What needs to be done
An exact restatement of all the data is required, with the pictures left out.

..............................

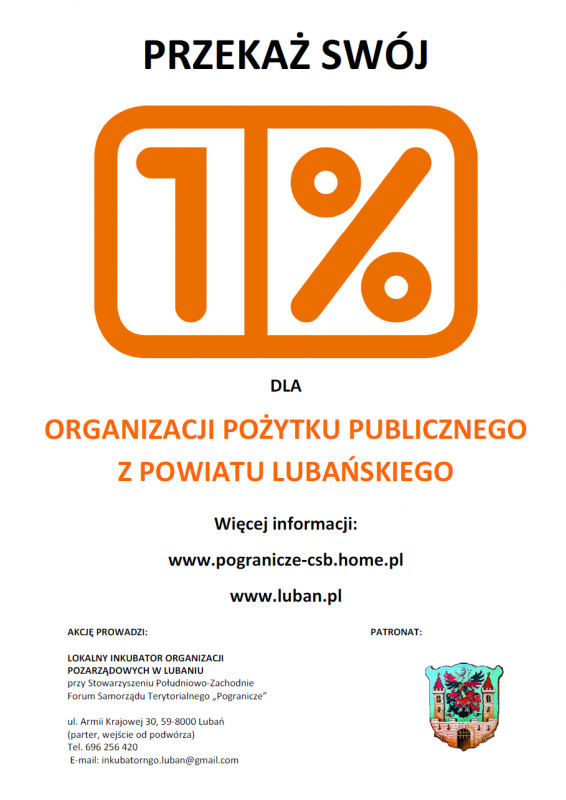 PRZEKAŻ SWÓJ

1%

DLA

ORGANIZACJI POŻYTKU PUBLICZNEGO
Z POWIATU LUBAŃSKIEGO

Więcej informacji:

www.pogranicze-csb.home.pl

www.luban.pl

AKCJĘ PROWADZI:

LOKALNY INKUBATOR ORGANIZACJI POZARZĄDOWYCH W LUBANIU
przy Stowarzyszeniu Południowo-Zachodnie Forum Samorządu Terytorialnego „Pogranicze"

ul. Armii Krajowej 30, 59-8000 Lubań
(parter, wejście od podwórza)
Tel. 696 256 420
E-mail: inkubatorngo.luban@gmail.com

PATRONAT:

..............................

Exercise response
 PRZEKAŻ SWÓJ

1%

DLA

ORGANIZACJI POŻYTKU PUBLICZNEGO
Z POWIATU LUBAŃSKIEGO

Więcej informacji:

www.pogranicze-csb.home.pl

www.luban.pl

AKCJĘ PROWADZI:

LOKALNY INKUBATOR ORGANIZACJI POZARZĄDOWYCH W LUBANIU
przy Stowarzyszeniu Południowo-Zachodnie Forum Samorządu Terytorialnego „Pogranicze"

ul. Armii Krajowej 30, 59-8000 Lubań
(parter, wejście od podwórza)
Tel. 696 256 420
E-mail: inkubatorngo.luban@gmail.com

PATRONAT:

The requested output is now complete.